The Z/EG reporter was generated by cloning the LacZ (β-galactosidase) and EGFP sequences into a tandem LoxP-containing vector (pCAG-loxPSTOPloxP-ZsGreen, Addgene 51269).
The p21-P2A-mScarlet cassette was synthesized as gBlock (Integrated DNA Technologies) and cloned into pAAV:cTNT::Luciferase (Addgene 69915) through NheI and NotI digestion.
Production and purification of recombinant AAV vectors
AAV vectors were produced at the AAV Vector Unit Facility at the International Centre for Genetic Engineering and Biotechnology (ICGEB) Trieste. In brief, infectious AAV6 and AAV9 vector particles were produced in human embryonic kidney HEK293T cells by co-transfecting each vector plasmid together with either one packaging plasmid expressing AAV capsid proteins and adenovirus helper proteins (pDF6, PlasmidFactory) for AAV667 or p5E18-VD2/9 (provided by J. M. Wilson) and pHelper (Cell-Biolabs) for AAV968. Viral stocks were obtained by CsCl gradient centrifugation. Recombinant AAV titers, determined by measuring the copy number of viral genomes, were in the range of 1 × 1012 to 1 × 1013 genome copies per ml.
Cell lines
C2C12 myoblast cells (ATCC CRL-12772) were cultured in Dulbecco’s modified Eagle medium (DMEM) with 1 g l−1 glucose (Gibco) and 20% fetal bovine serum (FBS; Gibco). To induce differentiation, the medium was changed to DMEM with 1% horse serum (Life Technologies). U-2 OS cells (ATCC HTB-96) were cultured in DMEM with 1 g l−1 glucose and 10% FBS. Cells were transfected using FuGENE HD transfection reagent (Promega). The optimized ratio of plasmid DNA:lipids was 1:3 and 1:3.5 for C2C12 and U-2 OS, respectively. The complexes were formed in Opti-MEM medium (Gibco). C2C12 myotubes were transduced with AAV6 vectors at a multiplicity of infection of 1 × 104 viral genomes (v.g.) per cell.

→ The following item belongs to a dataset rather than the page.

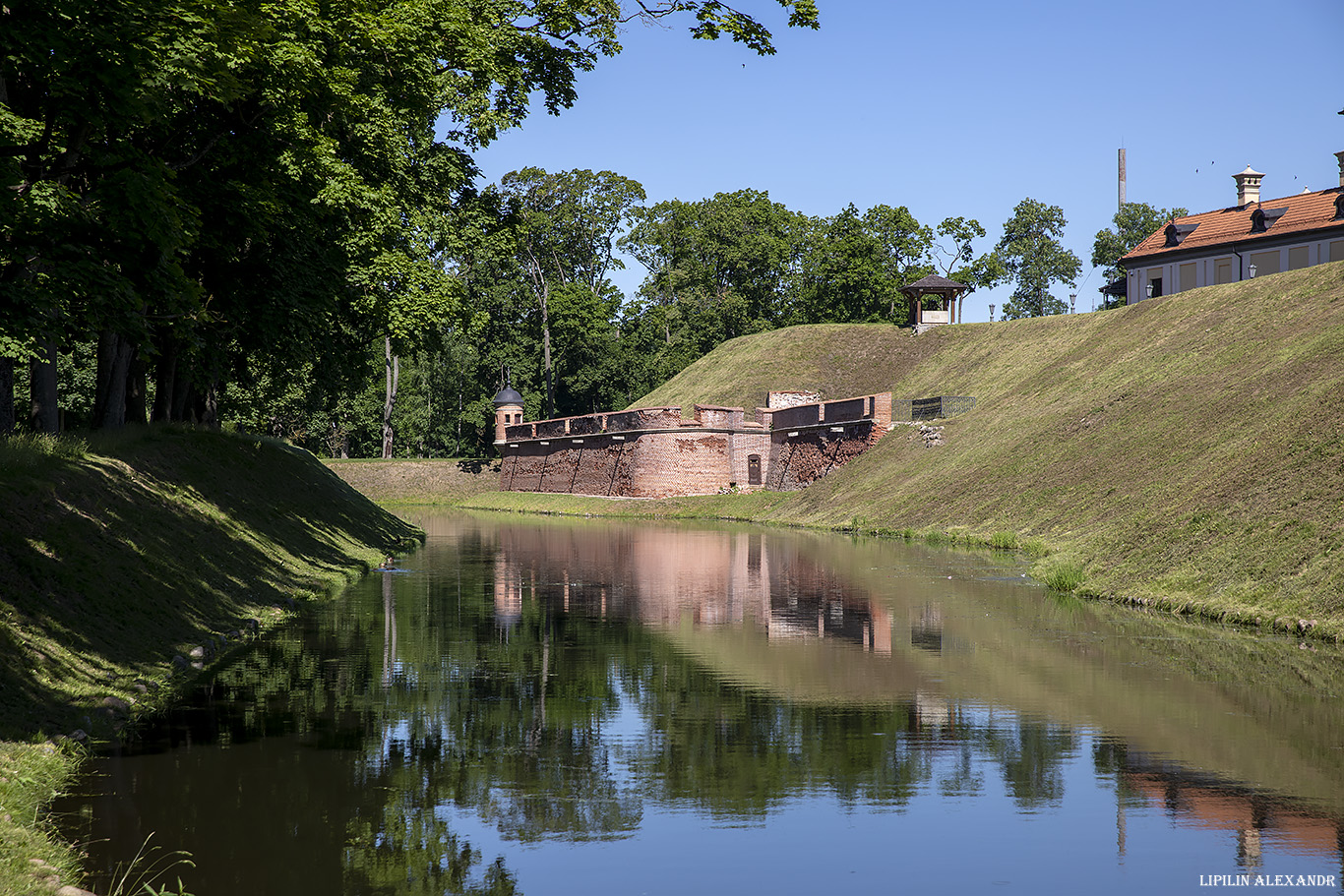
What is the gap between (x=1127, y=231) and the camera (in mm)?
102812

Neonatal mouse ventricular CM isolation
CMs were isolated from the ventricle of P0–P1 Z/EG mice through mincing and 6–8 rounds of 4 min digestion in trypsin–EDTA solution 0.5% (Gibco 1540054) at 37 °C. Most non-CM cells were removed after a 3 h incubation on uncoated dishes. Cells were cultured in DMEM with 4.5 g l−1 glucose and 5% FBS, 2 mM l-glutamine (Gibco), 2 μg ml−1 vitamin B12 (Sigma), 100 U ml−1 penicillin, and 100 μg ml−1 streptomycin (Sigma) on collagen-coated 96-well plates (Revvity 6055708). Then 50 nM miRNA reverse transfection was performed with Lipofectamine RNAiMAX (Invitrogen) following the manufacturer’s instructions. Human miRNA-199a-3p mimic (Horizon Discovery C-300535-05-0050) and C. elegans miRNA-67 mimic (Horizon Discovery CN-001000-01-50) were used. EdU (Invitrogen) was resuspended in DMSO and used at 10 µM concentration. CMs were transduced with AAV6 vectors at a combined multiplicity of infection of 1 × 104 v.g. per cell.

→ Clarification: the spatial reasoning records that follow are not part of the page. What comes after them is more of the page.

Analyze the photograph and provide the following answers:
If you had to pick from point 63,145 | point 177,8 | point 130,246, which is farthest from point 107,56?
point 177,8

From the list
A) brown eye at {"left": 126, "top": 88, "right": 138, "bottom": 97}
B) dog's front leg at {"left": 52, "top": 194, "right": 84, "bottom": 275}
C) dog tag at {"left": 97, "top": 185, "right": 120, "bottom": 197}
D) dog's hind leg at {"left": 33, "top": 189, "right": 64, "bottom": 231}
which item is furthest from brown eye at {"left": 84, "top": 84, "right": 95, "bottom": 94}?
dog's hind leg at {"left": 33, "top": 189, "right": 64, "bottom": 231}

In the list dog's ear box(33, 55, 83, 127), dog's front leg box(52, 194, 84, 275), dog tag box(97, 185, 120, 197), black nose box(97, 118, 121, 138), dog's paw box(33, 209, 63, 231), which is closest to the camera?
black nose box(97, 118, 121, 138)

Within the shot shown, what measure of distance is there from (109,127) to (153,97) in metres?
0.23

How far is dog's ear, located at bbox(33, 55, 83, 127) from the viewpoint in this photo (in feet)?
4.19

Cell cycle flow cytometry analysis
U-2 OS cells were collected and fixed in 2% paraformaldehyde (PFA) for 10 min. After one wash with 4% FBS in PBS, cells were incubated with 0.1% Triton X-100 (Sigma), 200 µg ml−1 RNase A (Roche 10109142001), and 20 µg ml−1 propidium iodide (Invitrogen) in PBS for 30 min at room temperature, filtered through a 70 μm nylon strainer and analyzed at the FACSCelesta Cytometer (BD). Doublets were excluded using forward scatter (FSC) height versus area parameters. Propidium iodide was excited with the 461 nm laser and detected with the 610/20 BP filters. Analysis of the data was performed using the FlowJo v.10 software.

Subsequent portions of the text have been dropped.